This might be trivial question. But as I am working on a DB that was created by others long time ago, no proper documentation or comments included, I came a cross a critical question, I need to know how data is being inserted into certain table? Is there any script or other methods that can identify the data source. In other words, I need to know whether data is inserted via some procedure, function, manually ... etc. I cannot search all procedures or functions, they are hundreds. I am using SQL developer and it's oracle 11g DB.
No there is no such script through which you can determine the source of the data for your table. The best I can think of is that you can filter all the stored procedures where your table is referenced
SELECT *
FROM dba_dependencies
WHERE referenced_owner = 'SCOTT'
AND referenced_name = 'YOUR_TABLE_NAME'
AND referenced_type = 'TABLE'
or you can use this script
SELECT *
FROM dba_source
WHERE UPPER(text) LIKE '%YOUR_TABLE_NAME%';
This will filter out all the stored procs/triggers/other db code in which your table is referenced then you have to check in which code your insert
statement is used.
Adding a trigger on the table that logs the PL/SQL call stack with dbms_utility.format_call_stack()

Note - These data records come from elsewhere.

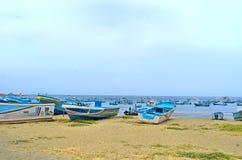 Boote auf dem Strandsand Stockbilder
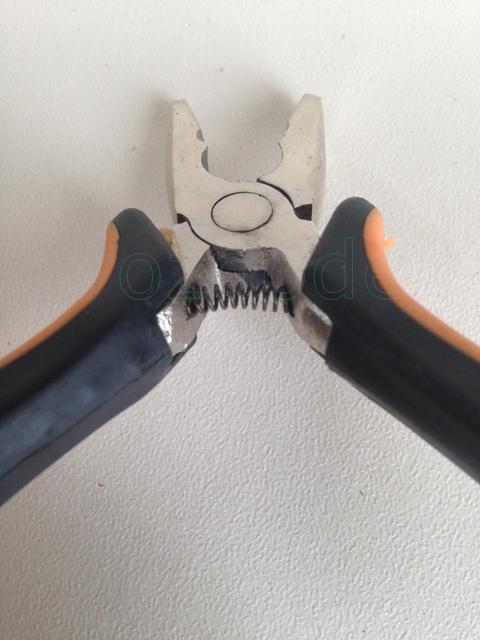Подпружиненные рукоятки плоскогубцев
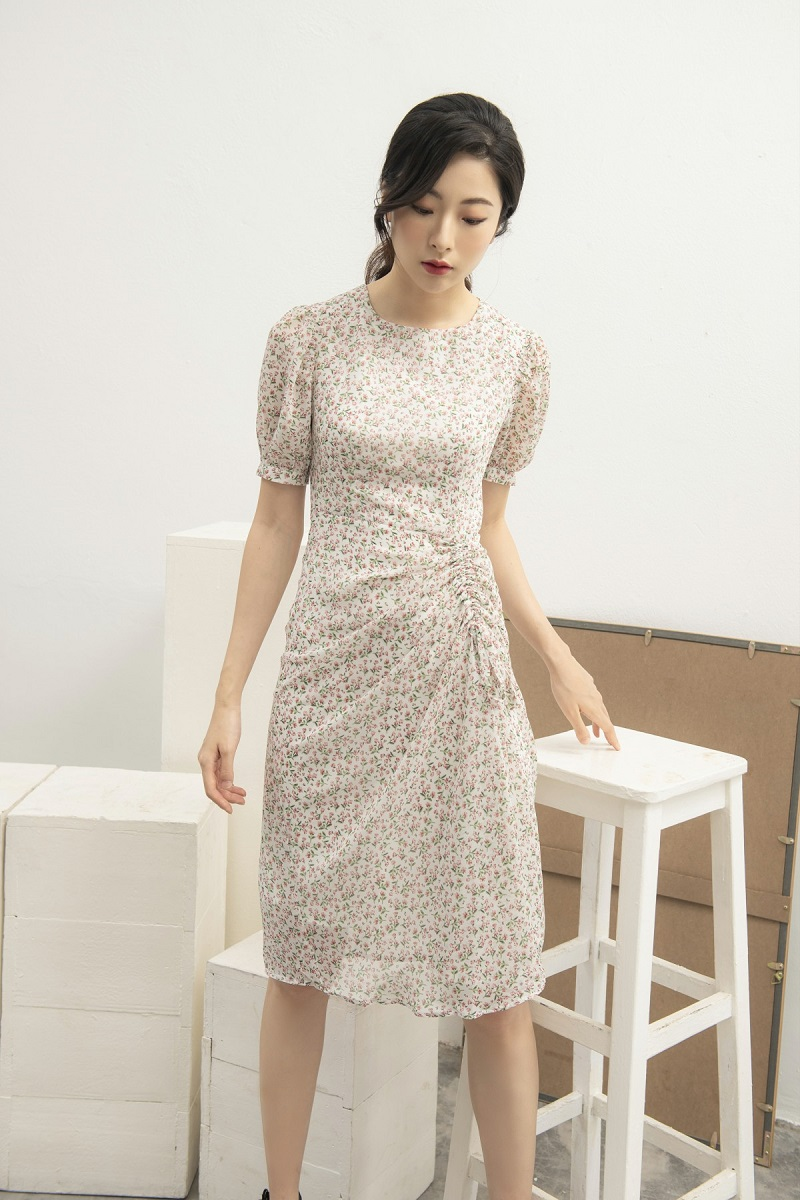 Ruched Floral Midi Dress - Váy Hoa Nhí Rút Dây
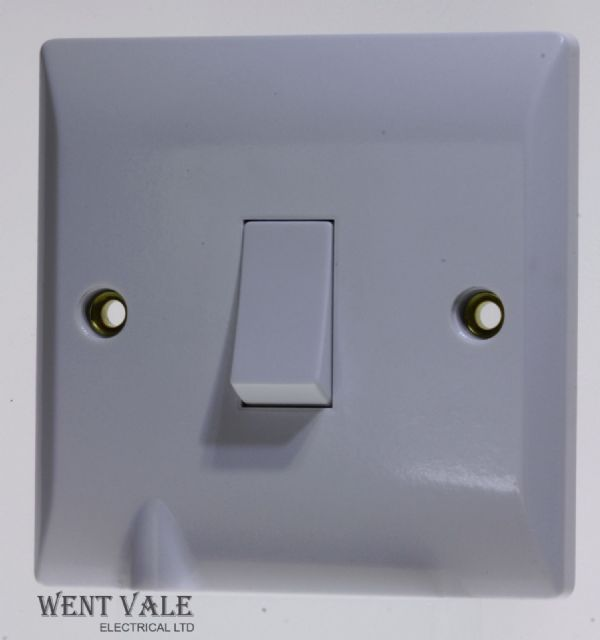 Super Switch - Silk Range - SW18 - 20a Double Pole Switch with Flex Outlet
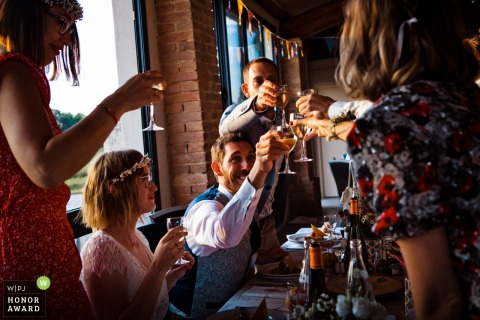drome provencale trouwlocatie foto van de bruidegom en de bruid roosteren met vrienden
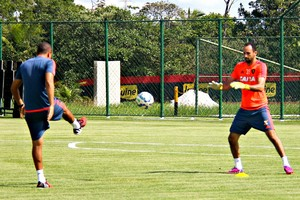 Magrão volta aos treino no Sport (Foto: Maurício Penedo)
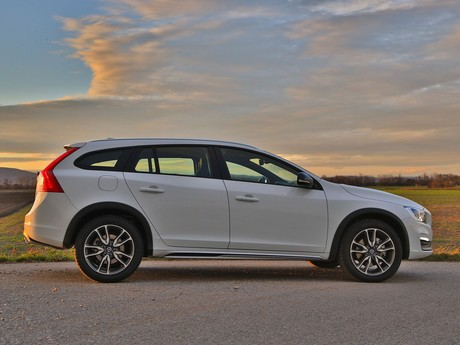 Volvo v60 cross country d4 awd geartronic kinetic testbericht 003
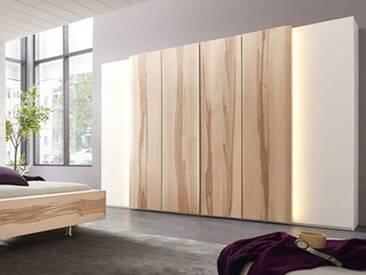 Thielemeyer Cero Massivholz Kleiderschrank in Wildkernbuche und matt weiß lackierten Massivholzflächen. Verschiedene Breiten und wahlweise mit Beleuchtung.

might give you the information you need; here's an example that logs all inserts into the INS_TEST
table (the log is contained in INS_LOG
):
create table ins_test (pk number not null primary key);
create table ins_log(pk number not null primary key,
text varchar2(4000));
create sequence seq_ins;
create sequence seq_log;
create or replace trigger tr_air_ins_test after insert on ins_test
for each row
begin
insert into ins_log(pk, text) values (
seq_log.nextval,
dbms_utility.format_call_stack
);
end;
create or replace procedure proc1 as
begin
insert into ins_test values (seq_ins.nextval);
end;
create or replace procedure proc2 as
begin
insert into ins_test values (seq_ins.nextval);
end;
begin
proc1;
proc2;
end;
insert into ins_test values (seq_ins.nextval);
But before using this, you should run the SQL statements suggested by R.T. - it's easier and doesn't impact your database and might be sufficient.